(Stored items)
......

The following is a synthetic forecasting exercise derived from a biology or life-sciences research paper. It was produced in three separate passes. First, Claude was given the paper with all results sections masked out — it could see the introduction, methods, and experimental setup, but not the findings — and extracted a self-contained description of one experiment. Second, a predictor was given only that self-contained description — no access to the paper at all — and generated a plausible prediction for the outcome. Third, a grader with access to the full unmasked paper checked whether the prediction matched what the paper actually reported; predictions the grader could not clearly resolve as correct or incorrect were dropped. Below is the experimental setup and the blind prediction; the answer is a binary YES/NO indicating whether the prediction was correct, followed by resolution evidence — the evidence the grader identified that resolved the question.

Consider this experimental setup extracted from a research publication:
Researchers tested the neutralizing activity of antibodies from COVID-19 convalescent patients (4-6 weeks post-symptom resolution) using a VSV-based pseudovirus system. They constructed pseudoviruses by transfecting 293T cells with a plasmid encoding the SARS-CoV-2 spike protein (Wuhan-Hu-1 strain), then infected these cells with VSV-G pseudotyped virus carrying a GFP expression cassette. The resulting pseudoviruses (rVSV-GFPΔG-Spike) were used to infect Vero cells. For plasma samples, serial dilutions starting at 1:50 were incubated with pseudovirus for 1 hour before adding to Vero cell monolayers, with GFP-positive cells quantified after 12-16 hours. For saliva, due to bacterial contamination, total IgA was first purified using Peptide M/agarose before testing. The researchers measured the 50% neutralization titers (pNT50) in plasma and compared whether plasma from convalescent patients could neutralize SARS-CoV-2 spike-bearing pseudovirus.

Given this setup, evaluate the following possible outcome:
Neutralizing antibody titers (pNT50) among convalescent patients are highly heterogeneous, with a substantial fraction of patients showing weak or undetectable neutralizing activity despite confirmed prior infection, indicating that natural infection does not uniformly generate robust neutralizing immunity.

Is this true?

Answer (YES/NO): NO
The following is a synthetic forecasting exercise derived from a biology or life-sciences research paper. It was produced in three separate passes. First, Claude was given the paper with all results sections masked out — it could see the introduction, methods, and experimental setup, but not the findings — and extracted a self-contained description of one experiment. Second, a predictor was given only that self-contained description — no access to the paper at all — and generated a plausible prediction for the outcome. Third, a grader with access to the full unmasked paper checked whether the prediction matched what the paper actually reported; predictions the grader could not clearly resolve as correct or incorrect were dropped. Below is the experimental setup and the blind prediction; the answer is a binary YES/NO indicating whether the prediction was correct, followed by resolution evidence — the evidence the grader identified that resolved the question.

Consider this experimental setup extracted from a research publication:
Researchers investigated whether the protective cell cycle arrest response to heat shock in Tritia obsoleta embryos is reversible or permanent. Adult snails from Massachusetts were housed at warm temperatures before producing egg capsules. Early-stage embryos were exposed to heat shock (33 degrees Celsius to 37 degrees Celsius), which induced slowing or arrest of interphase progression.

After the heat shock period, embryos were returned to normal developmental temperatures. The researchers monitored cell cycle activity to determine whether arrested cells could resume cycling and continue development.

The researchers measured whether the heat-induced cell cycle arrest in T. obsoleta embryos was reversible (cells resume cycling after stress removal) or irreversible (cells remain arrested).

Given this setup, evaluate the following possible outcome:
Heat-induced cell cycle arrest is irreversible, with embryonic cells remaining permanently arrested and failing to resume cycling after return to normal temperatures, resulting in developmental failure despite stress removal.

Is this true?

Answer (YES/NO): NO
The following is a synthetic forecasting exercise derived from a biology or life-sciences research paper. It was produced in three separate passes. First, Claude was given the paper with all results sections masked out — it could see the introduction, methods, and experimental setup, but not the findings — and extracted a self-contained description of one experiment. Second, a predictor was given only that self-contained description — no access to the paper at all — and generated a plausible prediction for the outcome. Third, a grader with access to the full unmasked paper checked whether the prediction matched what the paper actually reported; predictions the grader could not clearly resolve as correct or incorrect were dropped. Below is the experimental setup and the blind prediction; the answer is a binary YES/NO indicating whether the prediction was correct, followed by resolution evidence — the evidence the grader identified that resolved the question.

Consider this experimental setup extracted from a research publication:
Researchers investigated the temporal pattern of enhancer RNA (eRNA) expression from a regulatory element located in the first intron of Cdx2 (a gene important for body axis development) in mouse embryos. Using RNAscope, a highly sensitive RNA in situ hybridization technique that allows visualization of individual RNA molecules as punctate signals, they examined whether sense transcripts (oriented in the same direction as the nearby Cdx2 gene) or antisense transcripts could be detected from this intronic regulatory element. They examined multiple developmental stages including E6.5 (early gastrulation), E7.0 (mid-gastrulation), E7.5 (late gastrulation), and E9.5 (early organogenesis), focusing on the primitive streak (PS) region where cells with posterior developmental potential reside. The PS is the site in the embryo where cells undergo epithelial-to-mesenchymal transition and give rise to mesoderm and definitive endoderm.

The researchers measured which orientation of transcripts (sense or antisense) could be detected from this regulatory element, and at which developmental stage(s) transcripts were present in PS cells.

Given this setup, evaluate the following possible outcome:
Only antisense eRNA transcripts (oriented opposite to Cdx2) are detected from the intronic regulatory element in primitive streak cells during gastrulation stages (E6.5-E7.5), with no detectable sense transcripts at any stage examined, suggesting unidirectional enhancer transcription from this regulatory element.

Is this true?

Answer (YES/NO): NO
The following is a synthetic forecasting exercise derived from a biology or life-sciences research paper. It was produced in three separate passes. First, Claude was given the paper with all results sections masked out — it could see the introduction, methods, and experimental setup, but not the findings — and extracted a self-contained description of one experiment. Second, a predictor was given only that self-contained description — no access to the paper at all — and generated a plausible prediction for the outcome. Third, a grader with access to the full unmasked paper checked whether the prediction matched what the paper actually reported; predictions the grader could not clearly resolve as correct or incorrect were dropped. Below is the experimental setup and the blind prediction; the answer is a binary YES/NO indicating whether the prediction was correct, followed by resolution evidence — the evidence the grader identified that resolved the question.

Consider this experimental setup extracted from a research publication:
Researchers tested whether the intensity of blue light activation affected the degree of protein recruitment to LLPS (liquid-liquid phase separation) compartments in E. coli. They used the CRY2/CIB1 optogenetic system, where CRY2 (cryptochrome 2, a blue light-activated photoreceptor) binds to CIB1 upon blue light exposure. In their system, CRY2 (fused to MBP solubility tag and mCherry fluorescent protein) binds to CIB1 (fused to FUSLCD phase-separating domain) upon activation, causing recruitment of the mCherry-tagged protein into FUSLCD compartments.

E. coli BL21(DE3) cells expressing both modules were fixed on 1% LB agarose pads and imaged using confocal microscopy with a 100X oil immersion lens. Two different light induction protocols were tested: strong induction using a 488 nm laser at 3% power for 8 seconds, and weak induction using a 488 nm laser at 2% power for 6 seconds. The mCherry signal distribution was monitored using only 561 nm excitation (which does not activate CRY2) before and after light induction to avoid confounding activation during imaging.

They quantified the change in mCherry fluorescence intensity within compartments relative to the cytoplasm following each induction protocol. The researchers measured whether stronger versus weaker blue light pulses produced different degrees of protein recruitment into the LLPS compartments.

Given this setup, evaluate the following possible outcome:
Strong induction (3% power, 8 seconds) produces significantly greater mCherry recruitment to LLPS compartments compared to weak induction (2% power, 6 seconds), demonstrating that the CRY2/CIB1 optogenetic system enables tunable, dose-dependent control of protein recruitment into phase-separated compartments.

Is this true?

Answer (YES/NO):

......

■ DESCRIPTION OF THE TASK: Precisely reproduce all the entries shown above.

■ EXERCISE OUTPUT:
The following is a synthetic forecasting exercise derived from a biology or life-sciences research paper. It was produced in three separate passes. First, Claude was given the paper with all results sections masked out — it could see the introduction, methods, and experimental setup, but not the findings — and extracted a self-contained description of one experiment. Second, a predictor was given only that self-contained description — no access to the paper at all — and generated a plausible prediction for the outcome. Third, a grader with access to the full unmasked paper checked whether the prediction matched what the paper actually reported; predictions the grader could not clearly resolve as correct or incorrect were dropped. Below is the experimental setup and the blind prediction; the answer is a binary YES/NO indicating whether the prediction was correct, followed by resolution evidence — the evidence the grader identified that resolved the question.

Consider this experimental setup extracted from a research publication:
Researchers tested the neutralizing activity of antibodies from COVID-19 convalescent patients (4-6 weeks post-symptom resolution) using a VSV-based pseudovirus system. They constructed pseudoviruses by transfecting 293T cells with a plasmid encoding the SARS-CoV-2 spike protein (Wuhan-Hu-1 strain), then infected these cells with VSV-G pseudotyped virus carrying a GFP expression cassette. The resulting pseudoviruses (rVSV-GFPΔG-Spike) were used to infect Vero cells. For plasma samples, serial dilutions starting at 1:50 were incubated with pseudovirus for 1 hour before adding to Vero cell monolayers, with GFP-positive cells quantified after 12-16 hours. For saliva, due to bacterial contamination, total IgA was first purified using Peptide M/agarose before testing. The researchers measured the 50% neutralization titers (pNT50) in plasma and compared whether plasma from convalescent patients could neutralize SARS-CoV-2 spike-bearing pseudovirus.

Given this setup, evaluate the following possible outcome:
Neutralizing antibody titers (pNT50) among convalescent patients are highly heterogeneous, with a substantial fraction of patients showing weak or undetectable neutralizing activity despite confirmed prior infection, indicating that natural infection does not uniformly generate robust neutralizing immunity.

Is this true?

Answer (YES/NO): NO
The following is a synthetic forecasting exercise derived from a biology or life-sciences research paper. It was produced in three separate passes. First, Claude was given the paper with all results sections masked out — it could see the introduction, methods, and experimental setup, but not the findings — and extracted a self-contained description of one experiment. Second, a predictor was given only that self-contained description — no access to the paper at all — and generated a plausible prediction for the outcome. Third, a grader with access to the full unmasked paper checked whether the prediction matched what the paper actually reported; predictions the grader could not clearly resolve as correct or incorrect were dropped. Below is the experimental setup and the blind prediction; the answer is a binary YES/NO indicating whether the prediction was correct, followed by resolution evidence — the evidence the grader identified that resolved the question.

Consider this experimental setup extracted from a research publication:
Researchers investigated whether the protective cell cycle arrest response to heat shock in Tritia obsoleta embryos is reversible or permanent. Adult snails from Massachusetts were housed at warm temperatures before producing egg capsules. Early-stage embryos were exposed to heat shock (33 degrees Celsius to 37 degrees Celsius), which induced slowing or arrest of interphase progression.

After the heat shock period, embryos were returned to normal developmental temperatures. The researchers monitored cell cycle activity to determine whether arrested cells could resume cycling and continue development.

The researchers measured whether the heat-induced cell cycle arrest in T. obsoleta embryos was reversible (cells resume cycling after stress removal) or irreversible (cells remain arrested).

Given this setup, evaluate the following possible outcome:
Heat-induced cell cycle arrest is irreversible, with embryonic cells remaining permanently arrested and failing to resume cycling after return to normal temperatures, resulting in developmental failure despite stress removal.

Is this true?

Answer (YES/NO): NO
The following is a synthetic forecasting exercise derived from a biology or life-sciences research paper. It was produced in three separate passes. First, Claude was given the paper with all results sections masked out — it could see the introduction, methods, and experimental setup, but not the findings — and extracted a self-contained description of one experiment. Second, a predictor was given only that self-contained description — no access to the paper at all — and generated a plausible prediction for the outcome. Third, a grader with access to the full unmasked paper checked whether the prediction matched what the paper actually reported; predictions the grader could not clearly resolve as correct or incorrect were dropped. Below is the experimental setup and the blind prediction; the answer is a binary YES/NO indicating whether the prediction was correct, followed by resolution evidence — the evidence the grader identified that resolved the question.

Consider this experimental setup extracted from a research publication:
Researchers investigated the temporal pattern of enhancer RNA (eRNA) expression from a regulatory element located in the first intron of Cdx2 (a gene important for body axis development) in mouse embryos. Using RNAscope, a highly sensitive RNA in situ hybridization technique that allows visualization of individual RNA molecules as punctate signals, they examined whether sense transcripts (oriented in the same direction as the nearby Cdx2 gene) or antisense transcripts could be detected from this intronic regulatory element. They examined multiple developmental stages including E6.5 (early gastrulation), E7.0 (mid-gastrulation), E7.5 (late gastrulation), and E9.5 (early organogenesis), focusing on the primitive streak (PS) region where cells with posterior developmental potential reside. The PS is the site in the embryo where cells undergo epithelial-to-mesenchymal transition and give rise to mesoderm and definitive endoderm.

The researchers measured which orientation of transcripts (sense or antisense) could be detected from this regulatory element, and at which developmental stage(s) transcripts were present in PS cells.

Given this setup, evaluate the following possible outcome:
Only antisense eRNA transcripts (oriented opposite to Cdx2) are detected from the intronic regulatory element in primitive streak cells during gastrulation stages (E6.5-E7.5), with no detectable sense transcripts at any stage examined, suggesting unidirectional enhancer transcription from this regulatory element.

Is this true?

Answer (YES/NO): NO
The following is a synthetic forecasting exercise derived from a biology or life-sciences research paper. It was produced in three separate passes. First, Claude was given the paper with all results sections masked out — it could see the introduction, methods, and experimental setup, but not the findings — and extracted a self-contained description of one experiment. Second, a predictor was given only that self-contained description — no access to the paper at all — and generated a plausible prediction for the outcome. Third, a grader with access to the full unmasked paper checked whether the prediction matched what the paper actually reported; predictions the grader could not clearly resolve as correct or incorrect were dropped. Below is the experimental setup and the blind prediction; the answer is a binary YES/NO indicating whether the prediction was correct, followed by resolution evidence — the evidence the grader identified that resolved the question.

Consider this experimental setup extracted from a research publication:
Researchers tested whether the intensity of blue light activation affected the degree of protein recruitment to LLPS (liquid-liquid phase separation) compartments in E. coli. They used the CRY2/CIB1 optogenetic system, where CRY2 (cryptochrome 2, a blue light-activated photoreceptor) binds to CIB1 upon blue light exposure. In their system, CRY2 (fused to MBP solubility tag and mCherry fluorescent protein) binds to CIB1 (fused to FUSLCD phase-separating domain) upon activation, causing recruitment of the mCherry-tagged protein into FUSLCD compartments.

E. coli BL21(DE3) cells expressing both modules were fixed on 1% LB agarose pads and imaged using confocal microscopy with a 100X oil immersion lens. Two different light induction protocols were tested: strong induction using a 488 nm laser at 3% power for 8 seconds, and weak induction using a 488 nm laser at 2% power for 6 seconds. The mCherry signal distribution was monitored using only 561 nm excitation (which does not activate CRY2) before and after light induction to avoid confounding activation during imaging.

They quantified the change in mCherry fluorescence intensity within compartments relative to the cytoplasm following each induction protocol. The researchers measured whether stronger versus weaker blue light pulses produced different degrees of protein recruitment into the LLPS compartments.

Given this setup, evaluate the following possible outcome:
Strong induction (3% power, 8 seconds) produces significantly greater mCherry recruitment to LLPS compartments compared to weak induction (2% power, 6 seconds), demonstrating that the CRY2/CIB1 optogenetic system enables tunable, dose-dependent control of protein recruitment into phase-separated compartments.

Is this true?

Answer (YES/NO):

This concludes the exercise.